アキバのつぶやき

2026.02.14

お香と座布団

 なぜか、お香を買いたくなりました。それと、日本独自なのかどうか知らないのですが、
座布団が欲しくなり、京都市内に行く仕事がありましたので、
 
 そのついでに、以前仕事で訪問した97歳のご主人が健在の
お店に立ち寄り買い求めました。
素敵ながらの布地の座布団がありましたので即買いしました。

 さて、お次はお香です。
うる覚えでしたが、西本願寺前にお店があった記憶を頼りに
車を走らせますと、薫玉堂さんがありました。

 すぐに記憶が蘇り、ここだ!と、お店に入りました。
「こうこう、こういうお香をよく以前買っていた」と説明すると
残念ながら、そのお香は販売終了になっていることのでした。

 お若いのに、とても知識にあふれ親切な店員さんでした。
他によく似た香りがするお香があると
勧めてくださり試香させてくださいました。

 ところが、店内は様々なお香の薫りが混じって
あまりピンとこなかった。

 でも、その真摯な接客に心が豊かになり
違う香りのお香を追加で購入してお店を出ました。

 自宅に帰り、深夜昔を思い出しました。
香りを選び、火をつけ、煙が立ちのぼるのをじっと見る。
あの時間が好きでした。
 今思えば、あれは贅沢でした。
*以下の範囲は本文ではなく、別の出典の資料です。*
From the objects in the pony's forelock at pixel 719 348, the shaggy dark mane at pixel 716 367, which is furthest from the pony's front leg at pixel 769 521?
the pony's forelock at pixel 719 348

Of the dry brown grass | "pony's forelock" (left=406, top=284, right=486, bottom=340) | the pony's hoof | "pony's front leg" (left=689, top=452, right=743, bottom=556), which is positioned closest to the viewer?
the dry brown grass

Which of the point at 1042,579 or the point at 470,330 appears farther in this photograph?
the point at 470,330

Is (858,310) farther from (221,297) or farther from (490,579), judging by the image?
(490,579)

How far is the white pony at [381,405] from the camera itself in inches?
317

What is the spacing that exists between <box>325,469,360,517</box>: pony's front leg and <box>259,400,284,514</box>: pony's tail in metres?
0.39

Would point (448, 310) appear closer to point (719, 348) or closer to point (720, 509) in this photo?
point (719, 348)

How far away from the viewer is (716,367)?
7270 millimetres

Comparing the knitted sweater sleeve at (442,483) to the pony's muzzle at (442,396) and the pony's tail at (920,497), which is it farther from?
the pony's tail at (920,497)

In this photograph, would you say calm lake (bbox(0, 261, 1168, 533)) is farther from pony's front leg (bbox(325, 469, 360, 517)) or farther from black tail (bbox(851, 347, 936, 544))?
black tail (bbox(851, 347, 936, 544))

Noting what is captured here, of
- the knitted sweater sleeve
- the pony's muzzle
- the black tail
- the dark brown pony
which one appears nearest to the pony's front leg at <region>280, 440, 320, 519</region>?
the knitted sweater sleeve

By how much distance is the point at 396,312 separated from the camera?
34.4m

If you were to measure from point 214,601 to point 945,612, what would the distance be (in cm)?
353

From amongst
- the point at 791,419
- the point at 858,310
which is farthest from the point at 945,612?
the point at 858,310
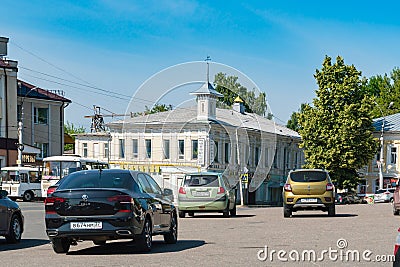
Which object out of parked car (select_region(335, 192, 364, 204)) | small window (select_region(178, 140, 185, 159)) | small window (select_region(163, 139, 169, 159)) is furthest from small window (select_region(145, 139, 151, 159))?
parked car (select_region(335, 192, 364, 204))

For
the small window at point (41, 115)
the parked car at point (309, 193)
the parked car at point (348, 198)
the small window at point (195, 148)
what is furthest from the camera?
the small window at point (41, 115)

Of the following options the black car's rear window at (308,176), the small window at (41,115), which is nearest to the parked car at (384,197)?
the small window at (41,115)

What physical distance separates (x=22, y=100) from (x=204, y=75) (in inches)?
1458

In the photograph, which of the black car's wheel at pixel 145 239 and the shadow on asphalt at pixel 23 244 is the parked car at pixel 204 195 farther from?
the black car's wheel at pixel 145 239

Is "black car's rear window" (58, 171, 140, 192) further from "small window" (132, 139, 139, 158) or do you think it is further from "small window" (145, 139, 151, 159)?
"small window" (145, 139, 151, 159)

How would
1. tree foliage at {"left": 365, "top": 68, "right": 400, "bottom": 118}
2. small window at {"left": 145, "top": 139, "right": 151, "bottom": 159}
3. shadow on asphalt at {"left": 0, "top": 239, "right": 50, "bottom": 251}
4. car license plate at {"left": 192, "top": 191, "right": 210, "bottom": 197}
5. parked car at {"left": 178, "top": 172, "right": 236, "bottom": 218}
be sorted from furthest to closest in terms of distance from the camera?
tree foliage at {"left": 365, "top": 68, "right": 400, "bottom": 118}, small window at {"left": 145, "top": 139, "right": 151, "bottom": 159}, car license plate at {"left": 192, "top": 191, "right": 210, "bottom": 197}, parked car at {"left": 178, "top": 172, "right": 236, "bottom": 218}, shadow on asphalt at {"left": 0, "top": 239, "right": 50, "bottom": 251}

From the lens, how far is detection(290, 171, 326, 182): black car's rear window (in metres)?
27.2

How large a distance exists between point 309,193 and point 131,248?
13.2m

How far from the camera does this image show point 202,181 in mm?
28266

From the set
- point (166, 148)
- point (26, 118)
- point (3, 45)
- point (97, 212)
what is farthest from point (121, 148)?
point (97, 212)

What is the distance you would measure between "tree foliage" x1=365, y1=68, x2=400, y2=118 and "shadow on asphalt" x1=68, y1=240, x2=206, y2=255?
80966 millimetres

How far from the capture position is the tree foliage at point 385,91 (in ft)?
313

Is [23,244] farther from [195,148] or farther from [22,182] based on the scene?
[195,148]

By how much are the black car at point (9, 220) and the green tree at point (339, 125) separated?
55.2 meters
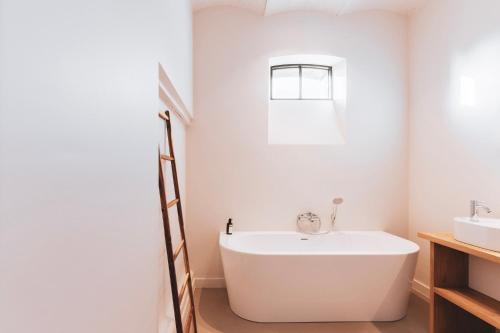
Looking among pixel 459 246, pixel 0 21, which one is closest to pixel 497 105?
pixel 459 246

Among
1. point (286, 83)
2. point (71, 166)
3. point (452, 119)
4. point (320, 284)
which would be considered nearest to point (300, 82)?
point (286, 83)

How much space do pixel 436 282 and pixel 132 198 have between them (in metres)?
2.21

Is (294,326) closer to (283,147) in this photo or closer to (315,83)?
(283,147)

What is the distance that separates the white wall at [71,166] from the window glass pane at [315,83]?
2.68 m

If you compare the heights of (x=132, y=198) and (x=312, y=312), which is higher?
(x=132, y=198)

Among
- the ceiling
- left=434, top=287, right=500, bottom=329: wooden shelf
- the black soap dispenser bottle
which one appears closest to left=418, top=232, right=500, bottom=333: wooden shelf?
left=434, top=287, right=500, bottom=329: wooden shelf

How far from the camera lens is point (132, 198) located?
3.45 feet

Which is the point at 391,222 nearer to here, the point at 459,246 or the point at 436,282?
the point at 436,282

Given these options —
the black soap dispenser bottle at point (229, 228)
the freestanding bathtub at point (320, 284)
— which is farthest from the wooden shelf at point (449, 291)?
the black soap dispenser bottle at point (229, 228)

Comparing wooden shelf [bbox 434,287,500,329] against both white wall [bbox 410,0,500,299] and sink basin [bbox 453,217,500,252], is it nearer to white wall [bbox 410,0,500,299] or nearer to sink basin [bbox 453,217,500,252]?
white wall [bbox 410,0,500,299]

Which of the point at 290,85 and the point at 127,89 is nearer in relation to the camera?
the point at 127,89

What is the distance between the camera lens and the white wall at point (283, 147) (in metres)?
3.14

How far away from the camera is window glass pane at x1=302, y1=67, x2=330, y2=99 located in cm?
357

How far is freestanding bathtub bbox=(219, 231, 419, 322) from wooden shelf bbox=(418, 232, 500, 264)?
0.28 m
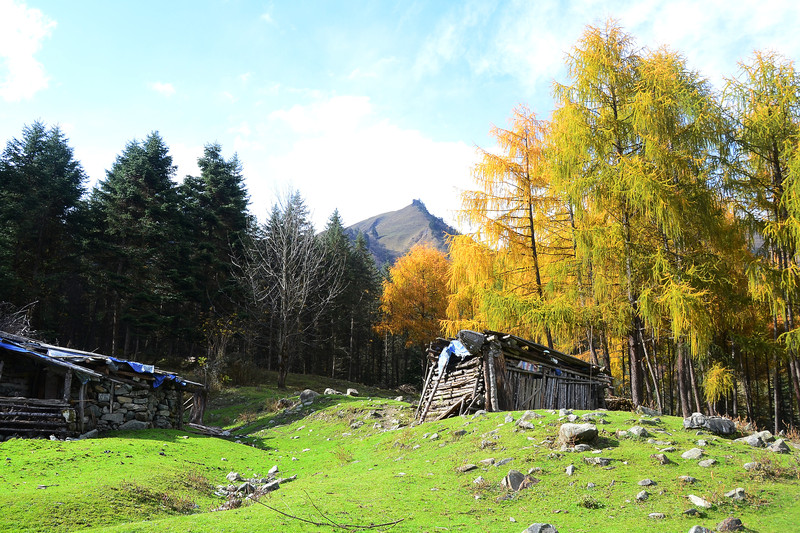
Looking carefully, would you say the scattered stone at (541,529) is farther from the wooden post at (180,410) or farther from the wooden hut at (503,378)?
the wooden post at (180,410)

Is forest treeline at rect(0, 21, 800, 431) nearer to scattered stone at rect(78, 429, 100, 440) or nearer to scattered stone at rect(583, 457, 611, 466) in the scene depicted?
scattered stone at rect(583, 457, 611, 466)

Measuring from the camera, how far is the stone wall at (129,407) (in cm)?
1300

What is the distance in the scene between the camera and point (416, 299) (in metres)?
35.9

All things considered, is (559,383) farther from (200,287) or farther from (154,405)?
(200,287)

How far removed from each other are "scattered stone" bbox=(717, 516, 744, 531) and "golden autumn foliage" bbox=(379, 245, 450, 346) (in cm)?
2957

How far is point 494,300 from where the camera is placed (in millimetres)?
14953

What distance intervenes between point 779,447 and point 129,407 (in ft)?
51.3

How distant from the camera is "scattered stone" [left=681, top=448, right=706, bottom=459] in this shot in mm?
7281

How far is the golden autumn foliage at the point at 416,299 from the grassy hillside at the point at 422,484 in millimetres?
22671

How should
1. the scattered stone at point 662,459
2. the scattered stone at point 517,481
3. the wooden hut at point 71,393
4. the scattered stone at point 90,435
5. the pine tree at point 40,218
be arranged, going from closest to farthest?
the scattered stone at point 517,481
the scattered stone at point 662,459
the wooden hut at point 71,393
the scattered stone at point 90,435
the pine tree at point 40,218

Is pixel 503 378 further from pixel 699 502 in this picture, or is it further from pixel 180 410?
pixel 180 410

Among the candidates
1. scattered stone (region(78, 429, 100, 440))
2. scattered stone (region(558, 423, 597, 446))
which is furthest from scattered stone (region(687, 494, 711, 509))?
scattered stone (region(78, 429, 100, 440))

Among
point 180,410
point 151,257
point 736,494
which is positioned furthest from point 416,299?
point 736,494

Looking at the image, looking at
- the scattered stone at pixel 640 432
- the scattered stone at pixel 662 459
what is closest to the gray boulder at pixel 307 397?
the scattered stone at pixel 640 432
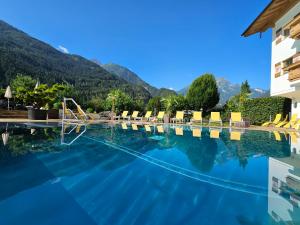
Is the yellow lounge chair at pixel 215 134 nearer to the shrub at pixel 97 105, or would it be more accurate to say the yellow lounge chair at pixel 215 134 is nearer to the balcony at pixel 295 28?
the balcony at pixel 295 28

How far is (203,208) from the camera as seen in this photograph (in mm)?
2527

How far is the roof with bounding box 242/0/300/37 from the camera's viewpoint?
556 inches

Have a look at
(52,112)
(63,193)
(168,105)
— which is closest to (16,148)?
(63,193)

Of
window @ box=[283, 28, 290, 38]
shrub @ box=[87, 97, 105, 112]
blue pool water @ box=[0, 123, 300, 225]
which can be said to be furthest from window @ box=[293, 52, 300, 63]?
shrub @ box=[87, 97, 105, 112]

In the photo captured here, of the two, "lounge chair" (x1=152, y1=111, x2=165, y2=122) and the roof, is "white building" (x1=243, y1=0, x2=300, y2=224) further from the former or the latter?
"lounge chair" (x1=152, y1=111, x2=165, y2=122)

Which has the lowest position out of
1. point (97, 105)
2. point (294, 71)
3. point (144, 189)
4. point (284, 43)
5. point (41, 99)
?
point (144, 189)

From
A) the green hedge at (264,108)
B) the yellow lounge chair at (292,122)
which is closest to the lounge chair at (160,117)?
the green hedge at (264,108)

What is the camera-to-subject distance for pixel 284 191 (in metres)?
3.12

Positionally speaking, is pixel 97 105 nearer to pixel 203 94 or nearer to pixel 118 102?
pixel 118 102

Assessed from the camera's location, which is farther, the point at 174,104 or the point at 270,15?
the point at 174,104

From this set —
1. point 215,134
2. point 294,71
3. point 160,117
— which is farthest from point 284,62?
point 160,117

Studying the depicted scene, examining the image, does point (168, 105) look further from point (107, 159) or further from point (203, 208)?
point (203, 208)

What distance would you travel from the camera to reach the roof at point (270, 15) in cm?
1412

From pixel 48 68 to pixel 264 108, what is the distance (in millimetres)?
64760
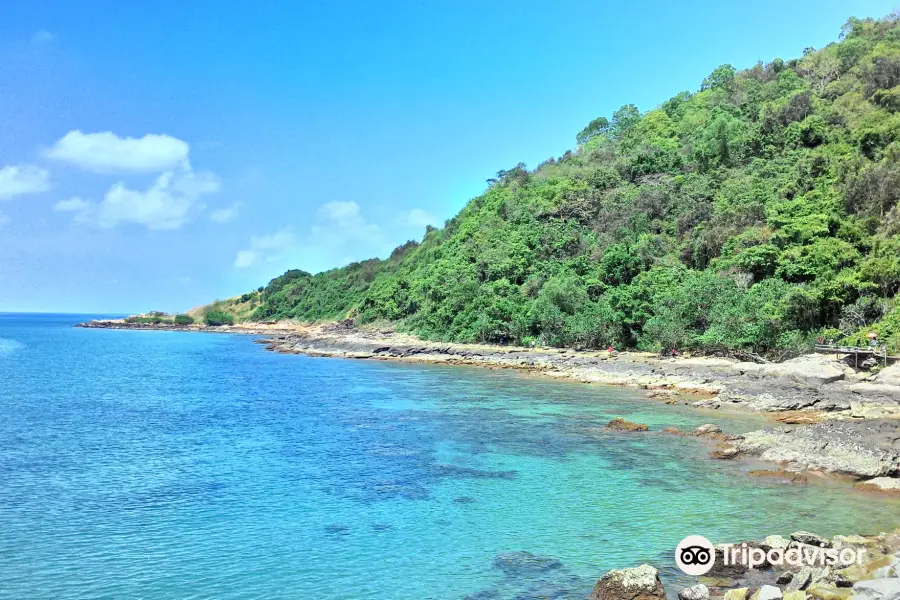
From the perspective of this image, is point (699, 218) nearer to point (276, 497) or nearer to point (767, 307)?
point (767, 307)

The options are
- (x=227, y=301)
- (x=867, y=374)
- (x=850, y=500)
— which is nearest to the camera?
(x=850, y=500)

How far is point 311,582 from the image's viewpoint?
11.1 m

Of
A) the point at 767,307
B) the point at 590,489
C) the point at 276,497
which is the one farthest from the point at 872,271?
the point at 276,497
何の生産性もない時間です。
煙は売上をつくりません。座布団に座っても、KPIは一ミリも改善しません。
にもかかわらず、なぜ私はあれほど熱心だったのか。
 戦略とは「やらないこと」を決めることだと、よく言います。
お香を焚く時間は、他のすべてをやらない時間です。
通知も、情報も、焦りも、遮断する。
 
 つまり、差別化です。世の中が速さを競うなら、
あえて遅い。世の中が即答を求めるなら、あえて黙る。
 煙はまっすぐ上がりません。揺れながら、消えていきます。
でも、その揺れを見ていると、自分の思考も揺れ始める。
 
 座布団に座るというのは、「構える」ことです。立ったままでは、
深くは考えられません。
 
 強い会社には、必ず“座布団の時間”があります。何もしないように見えて、
実は一番考えている時間です。
 
 久しぶりに買ったお香は、もう流行ではありません。
でも、流行でないからこそ、今こそ意味がある。
 
 速さは真似できる。静けさは、なかなか真似できない。
差は、煙のような目に見えないところで、ついていくのだと思います。

今日も、「アキバのつぶやき」に来てくださって、ありがとうございます。